§ Material provided:

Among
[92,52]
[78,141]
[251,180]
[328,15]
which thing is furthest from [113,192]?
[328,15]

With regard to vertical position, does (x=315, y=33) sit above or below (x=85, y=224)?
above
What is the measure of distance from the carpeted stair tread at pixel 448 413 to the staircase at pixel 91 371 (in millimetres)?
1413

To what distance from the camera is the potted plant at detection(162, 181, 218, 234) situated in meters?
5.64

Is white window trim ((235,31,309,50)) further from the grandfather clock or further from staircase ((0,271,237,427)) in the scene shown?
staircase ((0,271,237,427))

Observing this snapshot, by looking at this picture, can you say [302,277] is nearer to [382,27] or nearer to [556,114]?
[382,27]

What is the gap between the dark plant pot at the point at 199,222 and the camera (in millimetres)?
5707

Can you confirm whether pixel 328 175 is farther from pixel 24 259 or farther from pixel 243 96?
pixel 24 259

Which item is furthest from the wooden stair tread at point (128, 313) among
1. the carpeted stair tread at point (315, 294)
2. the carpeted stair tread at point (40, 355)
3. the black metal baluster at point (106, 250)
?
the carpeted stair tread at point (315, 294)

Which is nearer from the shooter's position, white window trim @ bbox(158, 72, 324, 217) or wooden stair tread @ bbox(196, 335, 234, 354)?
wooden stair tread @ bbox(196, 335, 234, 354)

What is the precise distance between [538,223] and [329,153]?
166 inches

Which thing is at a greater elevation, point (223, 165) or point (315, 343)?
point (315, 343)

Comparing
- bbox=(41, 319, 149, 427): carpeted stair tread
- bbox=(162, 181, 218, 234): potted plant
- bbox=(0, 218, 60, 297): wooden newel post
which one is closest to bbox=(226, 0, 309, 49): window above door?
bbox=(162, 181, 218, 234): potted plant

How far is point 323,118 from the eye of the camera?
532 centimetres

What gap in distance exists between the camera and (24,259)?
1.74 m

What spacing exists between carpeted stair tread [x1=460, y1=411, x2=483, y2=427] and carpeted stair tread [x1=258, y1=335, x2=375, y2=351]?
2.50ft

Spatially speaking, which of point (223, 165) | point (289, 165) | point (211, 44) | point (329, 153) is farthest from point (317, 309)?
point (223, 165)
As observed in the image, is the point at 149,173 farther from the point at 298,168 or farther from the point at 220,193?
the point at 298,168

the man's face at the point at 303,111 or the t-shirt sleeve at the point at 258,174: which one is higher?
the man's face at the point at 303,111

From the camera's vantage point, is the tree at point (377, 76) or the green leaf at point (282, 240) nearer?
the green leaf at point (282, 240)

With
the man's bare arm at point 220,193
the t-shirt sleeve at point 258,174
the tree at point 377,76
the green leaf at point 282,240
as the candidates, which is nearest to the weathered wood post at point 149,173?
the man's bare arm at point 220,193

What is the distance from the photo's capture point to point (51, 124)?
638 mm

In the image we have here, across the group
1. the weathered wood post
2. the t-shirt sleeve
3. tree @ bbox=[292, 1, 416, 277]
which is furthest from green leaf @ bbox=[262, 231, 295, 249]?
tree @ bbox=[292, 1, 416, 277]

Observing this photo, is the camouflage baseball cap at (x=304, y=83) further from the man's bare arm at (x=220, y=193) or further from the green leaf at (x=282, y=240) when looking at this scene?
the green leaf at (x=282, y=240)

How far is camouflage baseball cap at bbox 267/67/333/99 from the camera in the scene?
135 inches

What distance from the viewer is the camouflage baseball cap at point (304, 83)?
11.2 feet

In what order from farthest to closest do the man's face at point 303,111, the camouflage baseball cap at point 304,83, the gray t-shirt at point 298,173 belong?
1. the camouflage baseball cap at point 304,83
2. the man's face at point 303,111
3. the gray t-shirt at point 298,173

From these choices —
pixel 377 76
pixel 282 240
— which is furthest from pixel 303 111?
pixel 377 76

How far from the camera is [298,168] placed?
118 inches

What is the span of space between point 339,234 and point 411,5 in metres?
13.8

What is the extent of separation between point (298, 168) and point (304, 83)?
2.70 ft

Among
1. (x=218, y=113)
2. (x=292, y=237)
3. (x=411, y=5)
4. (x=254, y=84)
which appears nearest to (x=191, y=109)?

§ Instructions to follow: Please rewrite all the records above, replacing "grandfather clock" with "wall clock" and changing nothing else.

§ Exercise solution:
Among
[92,52]
[78,141]
[251,180]
[328,15]
which thing is furthest from [113,192]?
[328,15]

With regard to vertical position, does (x=315, y=33) sit above or below (x=85, y=224)?
above
What is the measure of distance from the carpeted stair tread at pixel 448 413 to the staircase at pixel 91 371 (in millimetres)?
1413

To what distance from the camera is the potted plant at detection(162, 181, 218, 234) situated in meters?
5.64

Is white window trim ((235,31,309,50)) further from the wall clock or further from staircase ((0,271,237,427)) in the scene shown?
staircase ((0,271,237,427))

Observing this snapshot, by looking at this picture, can you say [302,277] is nearer to [382,27] or nearer to [556,114]?
[382,27]

What is the gap between the dark plant pot at the point at 199,222 and the camera (in millimetres)?
5707

Can you confirm whether pixel 328 175 is farther from pixel 24 259 or farther from pixel 243 96?
pixel 24 259

Which item is furthest from the wooden stair tread at point (128, 313) among
1. the carpeted stair tread at point (315, 294)
2. the carpeted stair tread at point (40, 355)
3. the black metal baluster at point (106, 250)
?
the carpeted stair tread at point (315, 294)

Which is nearer from the shooter's position, white window trim @ bbox(158, 72, 324, 217) or wooden stair tread @ bbox(196, 335, 234, 354)?
wooden stair tread @ bbox(196, 335, 234, 354)

What is the precise distance between [538,223] and [329,153]?
166 inches

Which thing is at a greater elevation, point (223, 165) or point (315, 343)?
point (315, 343)

Comparing
- bbox=(41, 319, 149, 427): carpeted stair tread
- bbox=(162, 181, 218, 234): potted plant
- bbox=(0, 218, 60, 297): wooden newel post
which one is closest to bbox=(226, 0, 309, 49): window above door?
bbox=(162, 181, 218, 234): potted plant

How far is point 323,118 from the eye of the camera?
532 centimetres

What gap in distance exists between the camera and (24,259)?
1.74 m

What spacing exists between carpeted stair tread [x1=460, y1=411, x2=483, y2=427] and carpeted stair tread [x1=258, y1=335, x2=375, y2=351]?
2.50ft

Spatially speaking, which of point (223, 165) | point (289, 165) | point (211, 44) | point (329, 153) is farthest from point (317, 309)?
point (223, 165)
As observed in the image, is the point at 149,173 farther from the point at 298,168 or farther from the point at 220,193?
the point at 298,168

the man's face at the point at 303,111 or the t-shirt sleeve at the point at 258,174: which one is higher?
the man's face at the point at 303,111

From the camera's vantage point, is the tree at point (377, 76) or the green leaf at point (282, 240) nearer?
the green leaf at point (282, 240)

With
the man's bare arm at point 220,193
the t-shirt sleeve at point 258,174
the tree at point 377,76
the green leaf at point 282,240
as the candidates, which is nearest to the weathered wood post at point 149,173?
the man's bare arm at point 220,193

What is the distance from the photo's capture point to point (51, 124)?
638 mm

In the image we have here, across the group
1. the weathered wood post
2. the t-shirt sleeve
3. tree @ bbox=[292, 1, 416, 277]
which is furthest from green leaf @ bbox=[262, 231, 295, 249]?
tree @ bbox=[292, 1, 416, 277]

Observing this photo, is the camouflage baseball cap at (x=304, y=83) further from the man's bare arm at (x=220, y=193) or further from the green leaf at (x=282, y=240) when looking at this scene?
the green leaf at (x=282, y=240)

How far is camouflage baseball cap at bbox 267/67/333/99 from the camera in the scene?
135 inches

What distance from the viewer is the camouflage baseball cap at point (304, 83)?
11.2 feet

In what order from farthest to closest do the man's face at point 303,111, the camouflage baseball cap at point 304,83, the gray t-shirt at point 298,173 belong?
1. the camouflage baseball cap at point 304,83
2. the man's face at point 303,111
3. the gray t-shirt at point 298,173

From these choices —
pixel 377 76
pixel 282 240
— which is furthest from pixel 303 111?
pixel 377 76

How far from the camera is [298,168] placed?
118 inches

What is the span of space between point 339,234 and point 411,5 in metres?
13.8

What is the extent of separation between point (298, 168) and point (304, 83)?
2.70 ft

Among
1. (x=218, y=113)
2. (x=292, y=237)
3. (x=411, y=5)
4. (x=254, y=84)
which appears nearest to (x=191, y=109)?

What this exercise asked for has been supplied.